原価管理に関する文章にある「自動車は非常に多くの材料を用いて設計し、製造されます。」という一文を英語に訳してください。

提供された抜粋:

↓

中島部長の前職は某自動車メーカー。そこで約20年間、原価管理の仕事を中心にキャリアを積み上げてきました。中島部長が原価管理で重視してきたのは、「Value(価値)=Function(機能)/Cost(費用)」の方程式から成る「価値科学」の実践です。
自動車は非常に多くの材料を用いて設計し、製造されます。競争が激しく、ライバルよりリーズナブルな価格設定を要求されるため原価管理をしっかり行う必要があります。設計者の一人よがりでコストをかけていては、顧客視点での商品力が低下し、販売不振、業績悪化につながります。闇雲にコストを削るのが原価管理ではなく、顧客価値からそのコストを考え直す。そのため、「顧客満足のために、限られた資源をいかに効率的に扱うか」という視点で、価値の最大化に向けた科学的なアプローチをするのが価値科学の本質であり、その軸となるのが「Value =Function/Cost」の考え方です。

↑

保存済みデータ項目
↓

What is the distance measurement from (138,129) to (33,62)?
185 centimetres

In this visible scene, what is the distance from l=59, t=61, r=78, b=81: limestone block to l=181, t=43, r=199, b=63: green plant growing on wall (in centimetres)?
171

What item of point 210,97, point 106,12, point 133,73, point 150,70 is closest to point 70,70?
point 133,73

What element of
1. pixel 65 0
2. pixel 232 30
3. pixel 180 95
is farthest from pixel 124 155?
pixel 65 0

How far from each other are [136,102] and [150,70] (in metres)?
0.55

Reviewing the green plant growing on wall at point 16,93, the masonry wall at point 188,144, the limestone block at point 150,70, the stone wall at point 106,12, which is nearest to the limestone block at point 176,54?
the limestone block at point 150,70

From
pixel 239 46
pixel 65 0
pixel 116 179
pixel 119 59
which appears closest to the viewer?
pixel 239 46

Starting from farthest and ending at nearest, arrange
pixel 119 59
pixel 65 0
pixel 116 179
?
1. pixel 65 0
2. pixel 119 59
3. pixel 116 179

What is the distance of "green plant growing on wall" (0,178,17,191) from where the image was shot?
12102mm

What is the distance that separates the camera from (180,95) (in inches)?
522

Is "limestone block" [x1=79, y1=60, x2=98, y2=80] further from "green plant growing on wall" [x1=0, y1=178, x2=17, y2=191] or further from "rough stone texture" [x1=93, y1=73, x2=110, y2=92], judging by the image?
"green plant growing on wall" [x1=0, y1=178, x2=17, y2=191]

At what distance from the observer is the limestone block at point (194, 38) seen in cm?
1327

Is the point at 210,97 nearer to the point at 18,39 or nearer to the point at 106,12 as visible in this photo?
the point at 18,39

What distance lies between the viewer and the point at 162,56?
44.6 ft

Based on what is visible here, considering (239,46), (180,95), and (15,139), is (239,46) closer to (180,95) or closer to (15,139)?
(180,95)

↑
↓

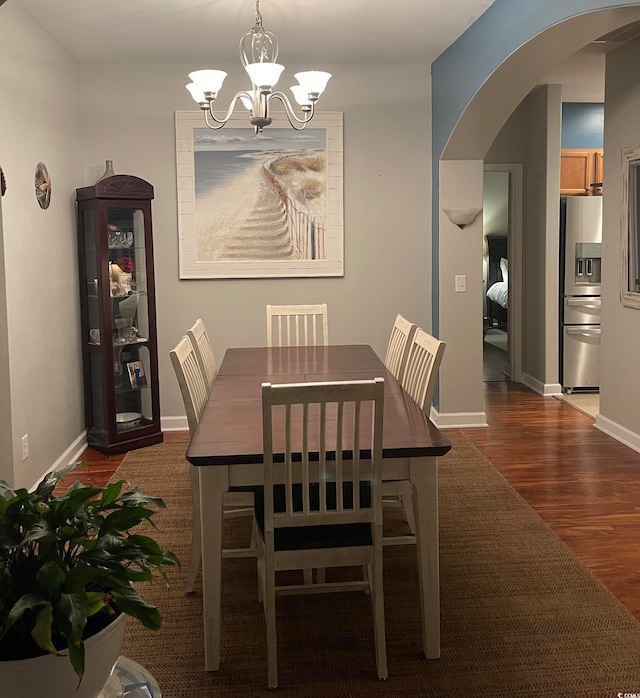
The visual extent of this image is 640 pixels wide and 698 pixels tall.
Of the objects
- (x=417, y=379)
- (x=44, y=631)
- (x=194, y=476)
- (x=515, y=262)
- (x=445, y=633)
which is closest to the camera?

↑
↓

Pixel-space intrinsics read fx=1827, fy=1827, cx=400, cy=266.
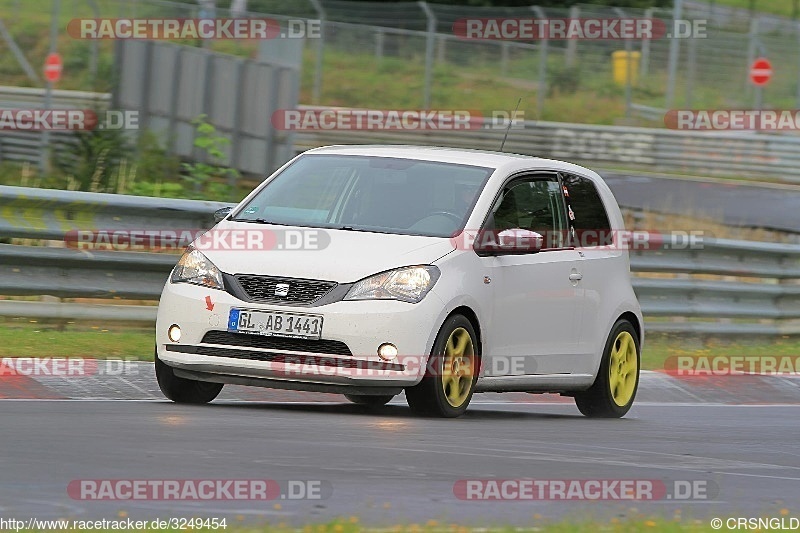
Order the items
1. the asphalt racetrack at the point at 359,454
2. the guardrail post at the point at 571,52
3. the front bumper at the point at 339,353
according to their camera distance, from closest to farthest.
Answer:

↑

作業結果: Automobiles are designed and manufactured using a great many materials.